Converting my SELECT into a DELETE

  • Hi

    I'm sure I'm missing something obvious, however, here is my SELECT which I've used to identify the records for deletion.  Why can I not swap the SELECT x, y, z FROm for a DELETE FROM?

     

    select * from nsturesults n inner join _temp t on n.setid = t.setid and n.groupid = t.groupid and n.studentid = t.stuid where n.setid = '2006-07' and n.deptid = 'ma' and n.examid ='6thformnov'

  • can you give the syntax for your delete you are going to try.

     

    DELETE FROM nsturesults n inner join _temp t on n.setid = t.setid and n.groupid = t.groupid and n.studentid = t.stuid where n.setid = '2006-07' and n.deptid = 'ma' and n.examid ='6thformnov'

    Try the above , if i get correct which you are going to delete ...

     

    cheers

    cheers

  • This is it:

    delete from nsturesults n inner join _temp t on n.setid = t.setid and n.groupid = t.groupid and n.studentid = t.stuid where n.setid = '2006-07' and n.deptid = 'ma' and n.examid ='6thformnov'

    Get error Incorrect Syntax near 'n'

     

    Without the table alias' i get syntax error near 'inner'

  • Hi,

    You should not specify the optional delete clause in this senario ... so change your query and hope it will work now

     

    delete nsturesults from nsturesults n inner join _temp t on n.setid = t.setid and n.groupid = t.groupid and n.studentid = t.stuid where n.setid = '2006-07' and n.deptid = 'ma' and n.examid ='6thformnov'

    cheers

     

    cheers

  • Hi,

    If you should get the error after this change, then replace the complete table name 'nsturesults' with the alias used in your query 'n'

    Cheers

    cheers

  • Thanks for your help, I finally chose to write a simple vba routine in access to cycle thru the _temp table and run a delete row by row against the results.  - Did exactly what I wanted.

    Cheers

  • But I think regarding to performance you should adopt the stored procedure option and the query work much better than you are getting now.

    any how, if this is not the matter then surely enjoy the solution you have done. otherwise the above.
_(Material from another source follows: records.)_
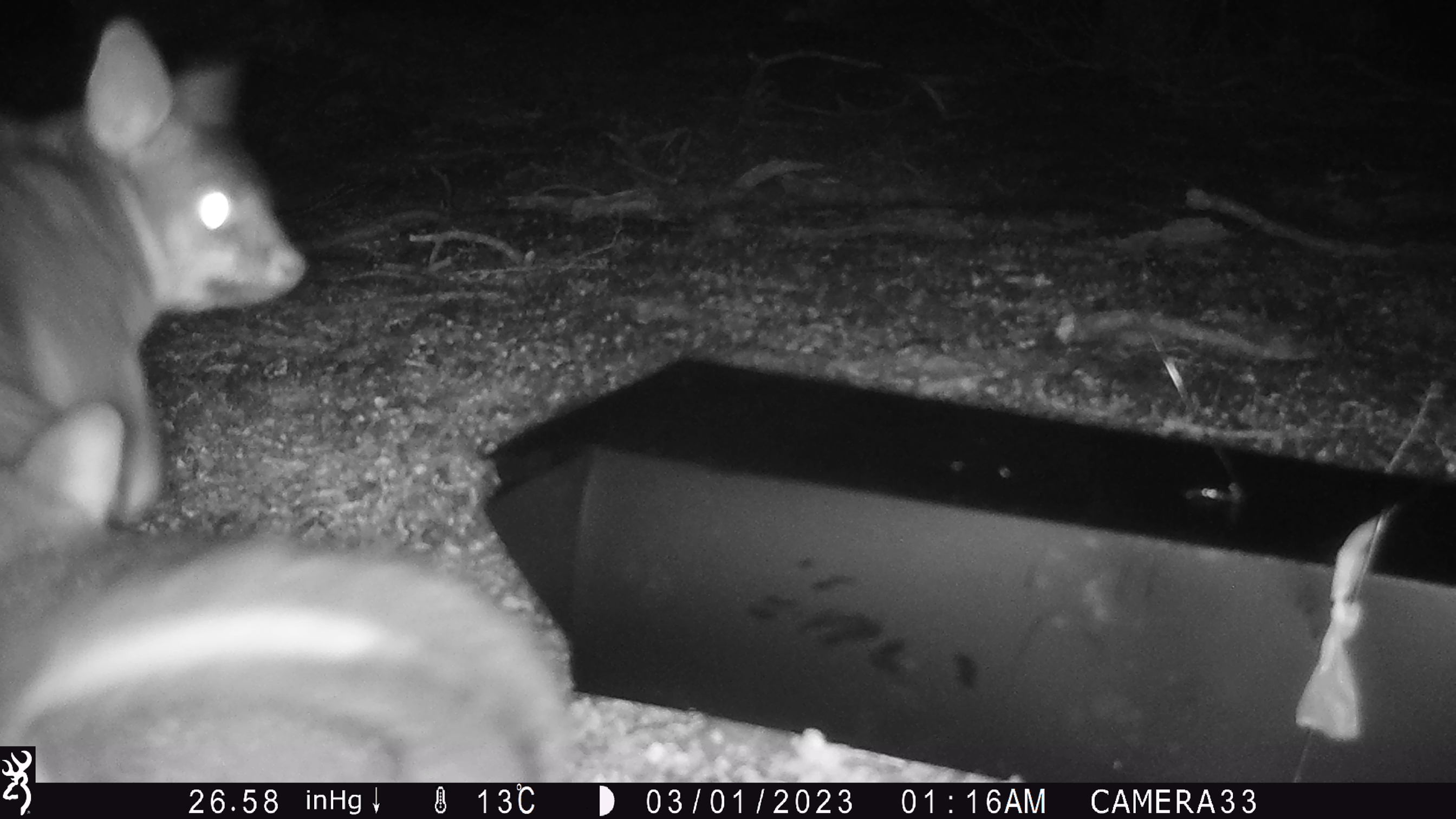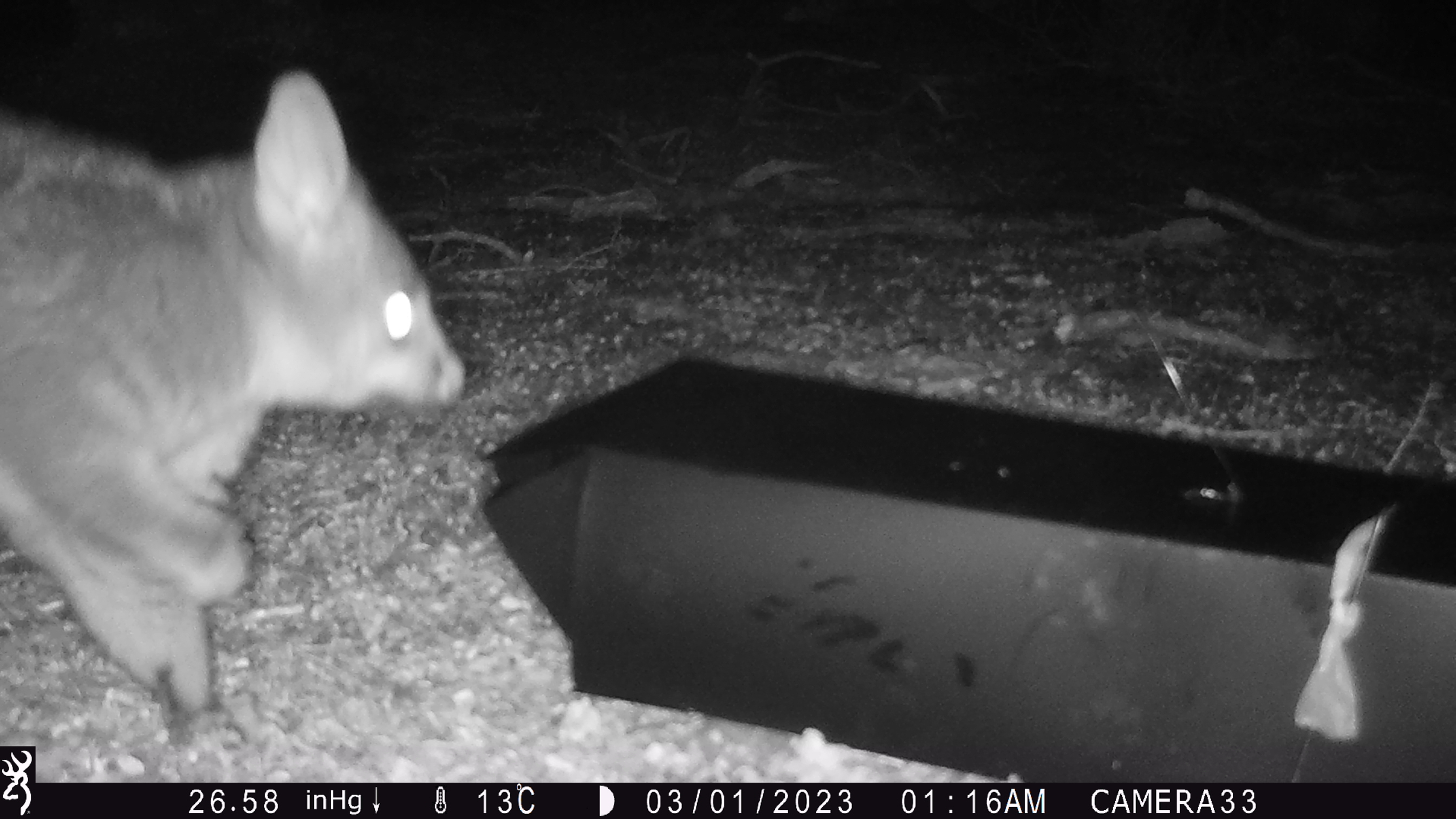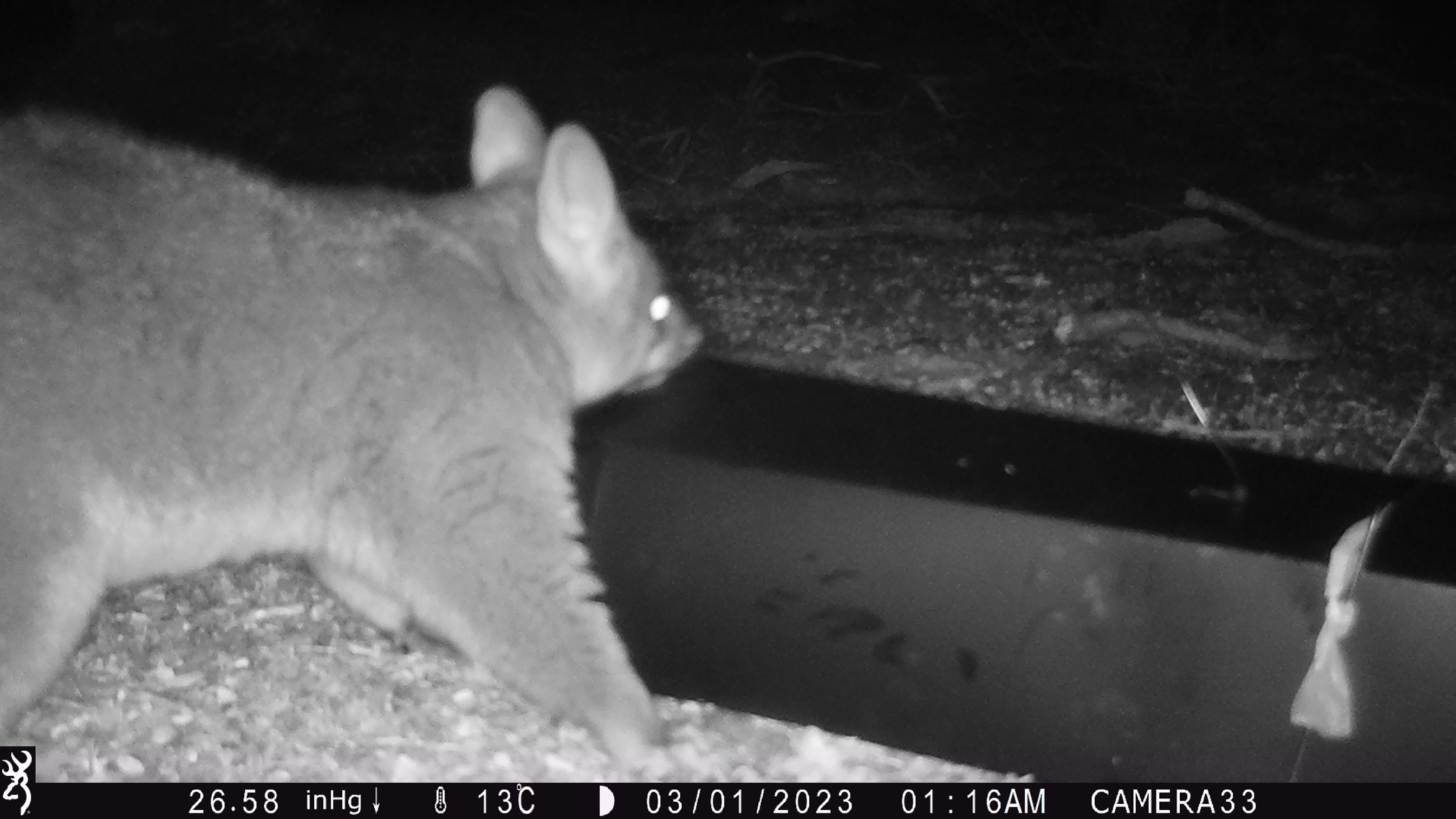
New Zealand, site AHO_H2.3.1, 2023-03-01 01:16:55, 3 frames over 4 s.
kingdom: Animalia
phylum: Chordata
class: Mammalia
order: Carnivora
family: Mustelidae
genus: Mustela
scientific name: Mustela erminea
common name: stoat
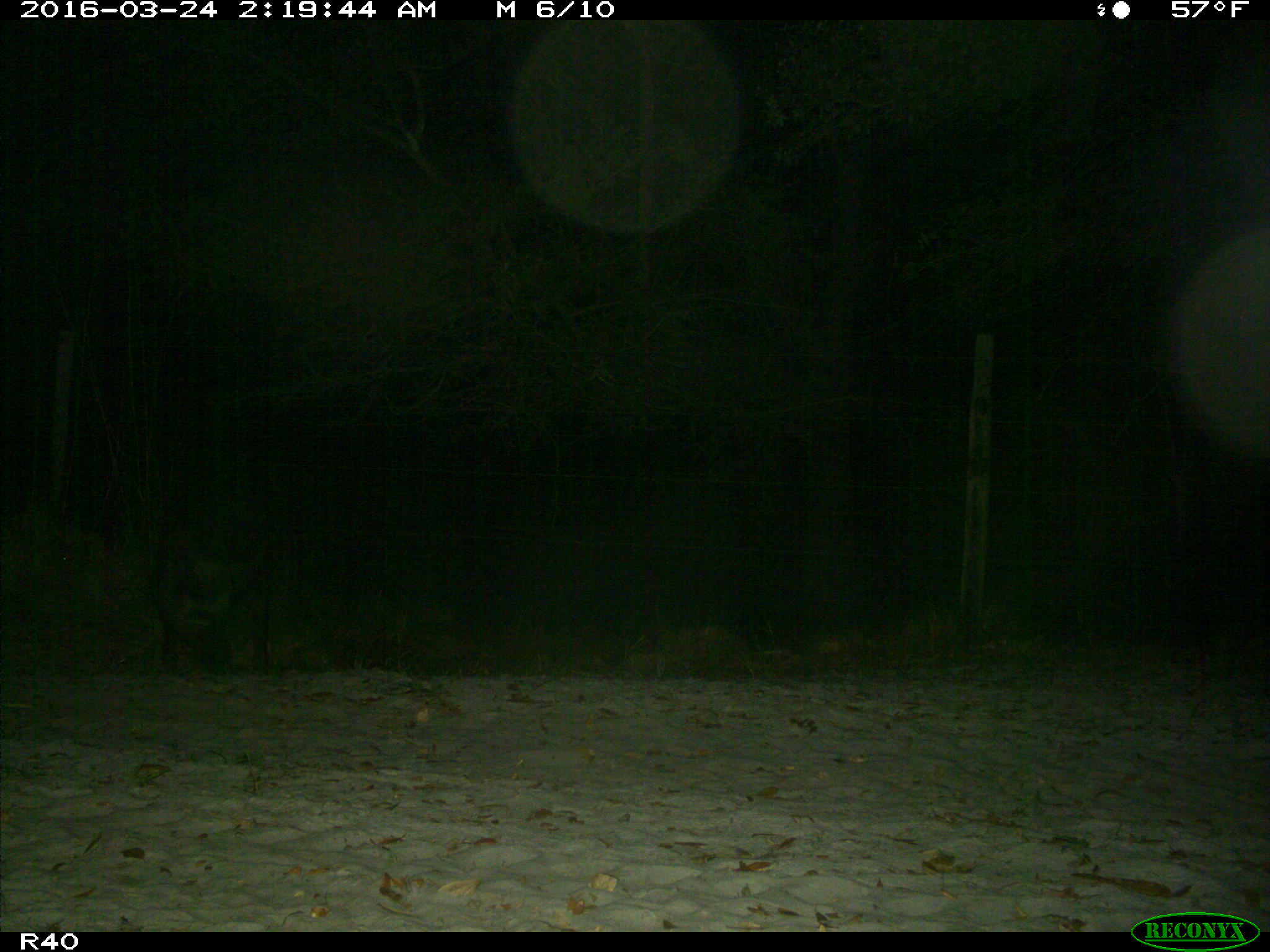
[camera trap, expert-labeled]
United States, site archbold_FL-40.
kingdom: Animalia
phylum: Chordata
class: Mammalia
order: Artiodactyla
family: Suidae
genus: Sus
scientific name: Sus scrofa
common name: wild boar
I have tried in the pub database with the following query and its work perfactly

    DELETE titleauthor

    FROM         titleauthor INNER JOIN

                          titles ON titleauthor.title_id = titles.title_id

    WHERE     (titles.title LIKE '%Straight%')

    cheers

    cheers

  • or

    DELETE FROM titleauthor

    WHERE EXISTS (

     SELECT *

     FROM titles T

     WHERE T.title LIKE '%Straight%'

      AND T.title_id = titleauthor.title_id )

  • just my 2ct...

    - use aliasses ! IMO it makes it way easyer to read and may even reduce your chances for mistake. If you name your aliasses properly (wich I didn't in the example ! )

    DELETE DelObj

    FROM         titleauthor DelObj INNER JOIN

                          titles ON DelObj.title_id = titles.title_id

    WHERE     (titles.title LIKE '%Straight%')

    - Think of locking when performing this kind of deletes ! Lockescalation may occur if you hit more than x rows and no other users may be able to use the table during your deletes. You could use Set Rowcount and put it in a while loop that has a break when @@rowcount after delete is 0

    - if your delete hit a reasonable amount of rows of your table, consider rebuilding the indexes so everything is nice and well ordered for further use.